In 1999, Zinzun, Paparian, Holden and several others ran for mayor of Pasadena, according to the Weekly, a race ultimately won by Bill Bogaard. Holden appointed Zinzun to the Pasadena Community Access Corporation’s (PCAC) Board of Directors in 2000.
‘Message to the Grassroots’
In the early 1990s, Zinzun launched his own hour-long, monthly TV talk show called “Message to the Grassroots,” which he hosted for nearly 10 years and co-produced with artist and activist Nancy Buchanan, who also produced the film. The show aired on Pasadena Media, the local public access channel, then called KPAS on Channel 56.
“Michael was a big proponent of cable access and fought hard to bring it to Pasadena,” Buchanan said in the film. “If there was going to be cable, [Zinzun lobbied] to have public access be required. He always understood how important media was.”
Farr said the film’s producers pored through more than 100 hours of Zinzun’s show. In one episode, Zinzun organized one of the first ever face-to-face truce meetings between members of the warring Bloods and Crips in the same studio. He was a major proponent of a truce between the rival gangs. In another episode, he provided analysis of the video of the beating of Altadena resident Rodney King by four LAPD officers, and talked to John Burton, a Pasadena lawyer specializing in police misconduct cases, just days before the LA Riots in April 1992. Zinzun also debuted footage of the beating from a second camera.

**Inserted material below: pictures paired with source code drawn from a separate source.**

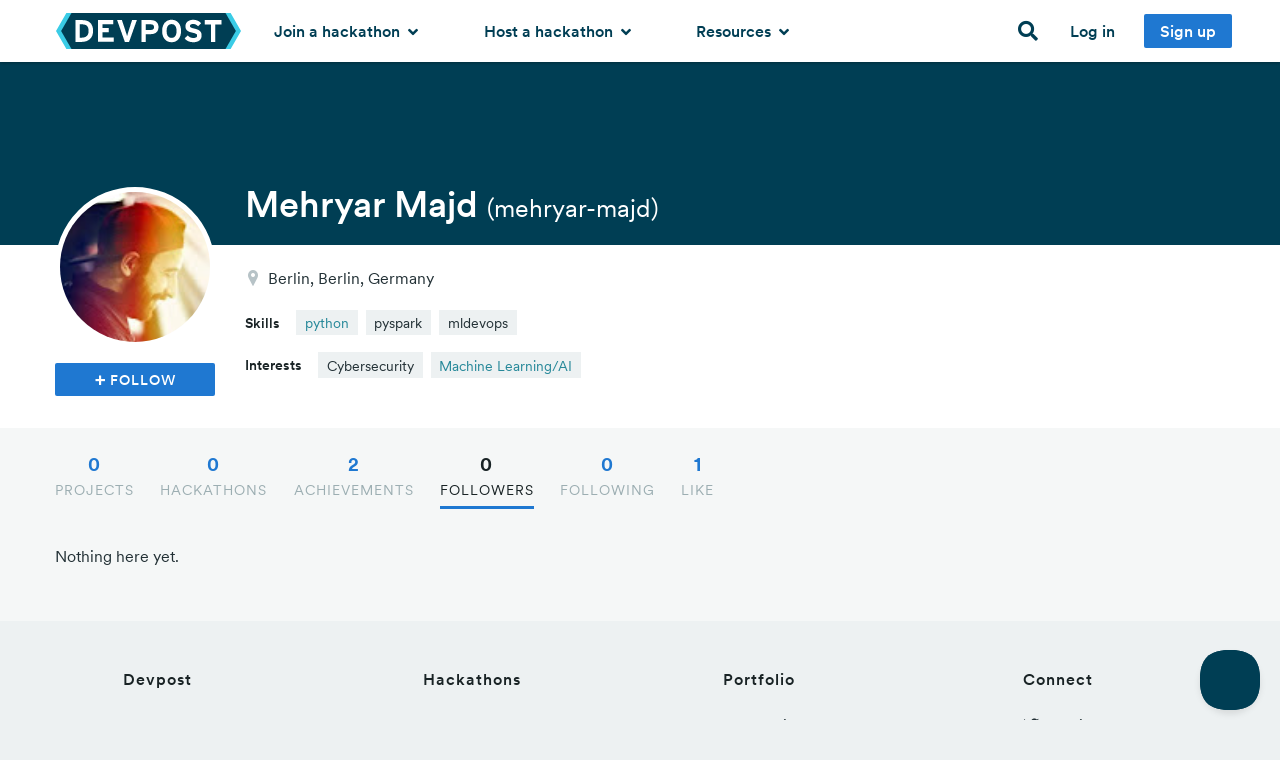

--- FILE ---
content_type: image/svg+xml
request_url: https://d2dmyh35ffsxbl.cloudfront.net/assets/reimagine2/dft-logo-mobile-ab66dd5a4f4b2f045ad86d0e5f432dc85974c3d778b353d32213c24ca176484b.svg
body_size: 202
content:
<svg xmlns="http://www.w3.org/2000/svg" width="38" height="24" fill="none">
  <path fill="#221E24" d="M28.578 0h-3.413l6.908 11.99L25.165 24h3.413l6.907-12.01L28.578 0Z"/>
  <path fill="#221E24" fill-rule="evenodd" d="M12.35 19.282h4.357c3.722 0 7.422-2.163 7.422-7.272 0-5.335-3.084-7.293-7.237-7.293H12.35v14.565ZM15.27 7.54h1.541c3.063 0 4.338 1.483 4.338 4.45 0 2.657-1.398 4.45-4.44 4.45h-1.44v-8.9Z" clip-rule="evenodd"/>
  <path fill="#221E24" d="M7.908 0h3.412L4.413 11.99 11.32 24H7.908L1 11.99 7.908 0Z"/>
</svg>
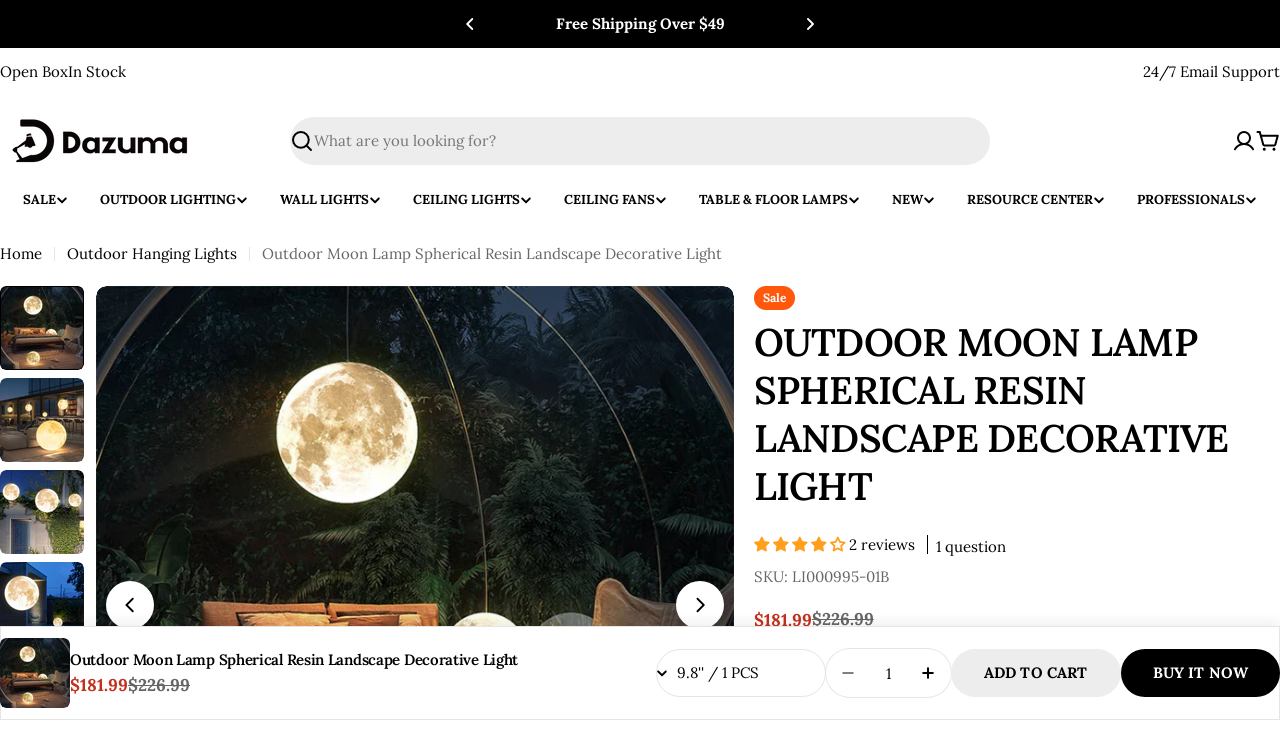

--- FILE ---
content_type: text/javascript
request_url: https://dazuma.us/cdn/shop/t/68/assets/product-slider.js?v=63684477372919440751764309779
body_size: 310
content:
customElements.get("product-slider")||customElements.define("product-slider",class extends HTMLElement{constructor(){super()}connectedCallback(){if(this.selectors={productsWrap:".products-grid-wrap",products:".products-grid",nextEl:".swiper-button-next",prevEl:".swiper-button-prev",pagination:".swiper-pagination"},this.classes={grid:"f-grid",swiper:"swiper",swiperWrapper:"swiper-wrapper"},this.sectionId=this.dataset.sectionId,this.elements=FoxTheme.utils.queryDomNodes(this.selectors,this),this.elements.section=this.closest(`.section-${this.sectionId}`),this.enableSlider=this.dataset.enableSlider==="true",this.items=parseInt(this.dataset.items),this.tabletItems=parseInt(this.dataset.tabletItems),this.totalItems=parseInt(this.dataset.totalItems),this.paginationType=this.dataset.paginationType||"bullets",this.sliderInstance=!1,!this.enableSlider||!this.elements.productsWrap||!this.elements.products)return;const mql=window.matchMedia(FoxTheme.config.mediaQueryMobile);mql.onchange=this.init.bind(this);const mqlTablet=window.matchMedia(FoxTheme.config.mediaQueryTablet);mqlTablet.onchange=this.init.bind(this),this.init()}init(){if(FoxTheme.config.mqlMobile)this.destroySlider();else{const currentItems=FoxTheme.config.mqlTablet?this.tabletItems:this.items;this.totalItems>currentItems?this.initSlider():this.destroySlider()}}initSlider(){if(typeof this.sliderInstance=="object")return;const columnGap=window.getComputedStyle(this.elements.products).getPropertyValue("--f-column-gap"),spaceBetween=parseFloat(columnGap.replace("rem",""))*10;this.sliderOptions={slidesPerView:2,spaceBetween,navigation:{nextEl:this.elements.nextEl,prevEl:this.elements.prevEl},pagination:{el:this.elements.pagination,type:this.paginationType},breakpoints:{768:{slidesPerView:this.tabletItems},1024:{slidesPerView:this.items}},loop:!1,threshold:2,mousewheel:{enabled:!0,forceToAxis:!0}},this.elements.productsWrap.classList.add(this.classes.swiper),this.elements.products.classList.remove(this.classes.grid),this.elements.products.classList.add(this.classes.swiperWrapper),this.sliderInstance=new window.FoxTheme.Carousel(this.elements.productsWrap,this.sliderOptions,[FoxTheme.Swiper.Mousewheel]),this.sliderInstance.init(),this.handleAccessibility(),this.fixQuickviewDuplicate(),this.calcNavButtonsPosition()}handleAccessibility(){FoxTheme.a11y.getFocusableElements(this).forEach(element=>{element.addEventListener("focusin",event=>{if(event.relatedTarget!==null){if(element.closest(".swiper-slide")){const slide=element.closest(".swiper-slide");this.sliderInstance.slider.slideTo(this.sliderInstance.slider.slides.indexOf(slide))}}else element.blur()})})}destroySlider(){this.elements.productsWrap.classList.remove(this.classes.swiper),this.elements.products.classList.remove(this.classes.swiperWrapper),this.elements.products.classList.add(this.classes.grid),typeof this.sliderInstance=="object"&&(this.sliderInstance.slider.destroy(),this.sliderInstance=!1)}fixQuickviewDuplicate(){let modalIds=[];Array.from(this.querySelectorAll("quick-view-modal")).forEach(modal=>{const modalID=modal.getAttribute("id");modalIds.includes(modalID)?modal.remove():modalIds.push(modalID)})}calcNavButtonsPosition(){if(this.dataset.navigationPosition!=="center_image")return;const firstMedia=this.querySelector(".product-card__image-wrapper"),controls=this.querySelector(".swiper-controls");controls&&firstMedia&&firstMedia.clientHeight>0&&controls.style.setProperty("--swiper-navigation-top-offset",parseInt(firstMedia.clientHeight)/2+"px")}});
//# sourceMappingURL=/cdn/shop/t/68/assets/product-slider.js.map?v=63684477372919440751764309779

Zinzun served as the grand marshal of Pasadena’s Black History Parade twice, the only person to do so. And his activism extended beyond Southern California as well. He called for California to divest from South Africa during apartheid, spoke out on behalf of Namibians fighting for freedom and called attention to human rights abuses in Haiti. His most lasting legacy, however, remains his impact on the movement for civilian oversight of the police, a dream partly realized with the establishment of Pasadena’s Civilian Police Oversight Commission last year.
Haywood released another film last year about tensions between Pasadena police and Pasadena’s African American community called “Thorns on the Rose: Black Abuse, Corruption & the Pasadena Police,” which was also produced by Farr and Jones. Funds raised from donations and proceeds from that film were awarded to local student Noah Griffin of Muir High School as part of the Anthony McClain Social Justice Scholarship.
‘An extraordinary force for justice’
In his later years, Zinzun was planning to become a chef. He had enrolled in a course at Pasadena’s Le Cordon Bleu culinary school. He passed away in his sleep on July 6, 2006, at age 57. He and his wife Florence, prominently featured in the film, had six children and 19 grandchildren, in addition to a seventh child he had with his first wife in 1968, Zinzun Jr.
“He was just an extraordinary force for justice and the civil rights movements,” Barry Gordon, who served on the PCAC board with Zinzun, told the Weekly. “He matched his passions with the principles.”